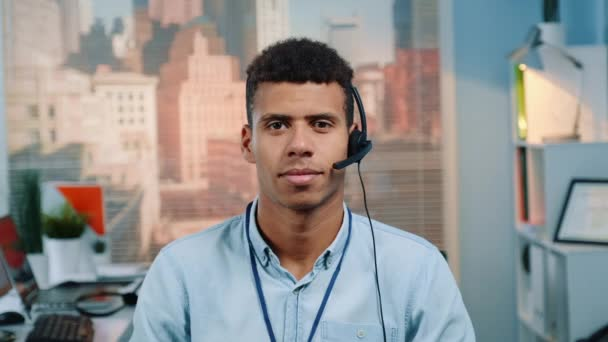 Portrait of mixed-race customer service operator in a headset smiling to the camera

---

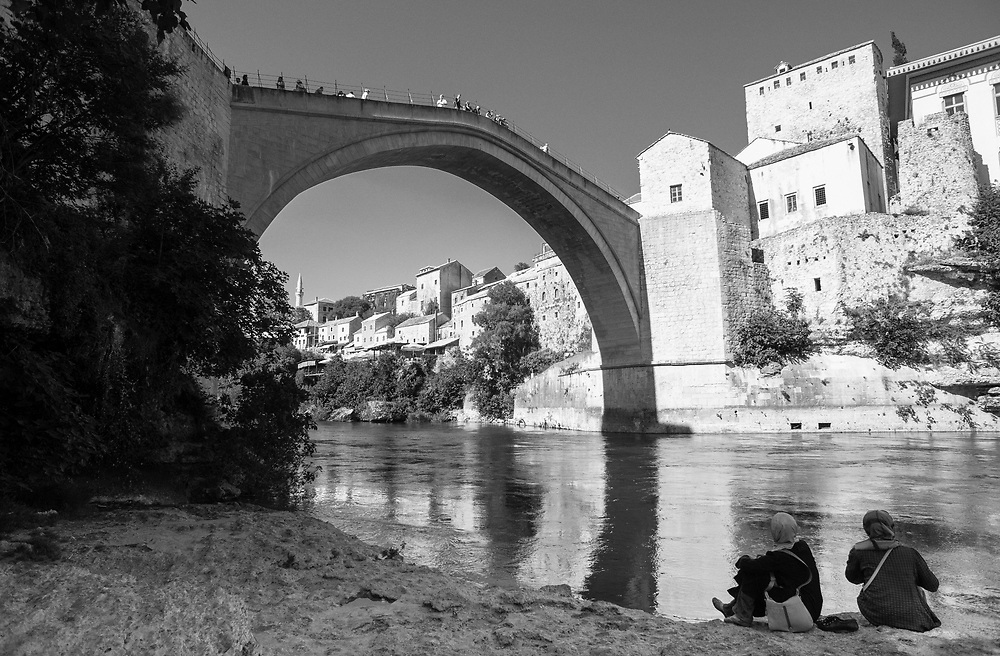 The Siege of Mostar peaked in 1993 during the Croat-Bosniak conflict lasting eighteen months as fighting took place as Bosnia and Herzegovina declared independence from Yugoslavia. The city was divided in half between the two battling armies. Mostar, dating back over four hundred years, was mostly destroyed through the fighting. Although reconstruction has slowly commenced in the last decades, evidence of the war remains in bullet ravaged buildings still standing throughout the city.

---

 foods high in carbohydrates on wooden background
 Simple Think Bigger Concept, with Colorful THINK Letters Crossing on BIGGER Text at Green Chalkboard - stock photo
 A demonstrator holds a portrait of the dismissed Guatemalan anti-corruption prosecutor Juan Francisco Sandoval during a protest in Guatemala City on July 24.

#### [Exercise instructions]
Only the lines above from the one with "foods high in" up to and including the one with "A demonstrator holds" should be repeated, exactly as written.

#### [Result for this task]
 foods high in carbohydrates on wooden background
 Simple Think Bigger Concept, with Colorful THINK Letters Crossing on BIGGER Text at Green Chalkboard - stock photo
 A demonstrator holds a portrait of the dismissed Guatemalan anti-corruption prosecutor Juan Francisco Sandoval during a protest in Guatemala City on July 24.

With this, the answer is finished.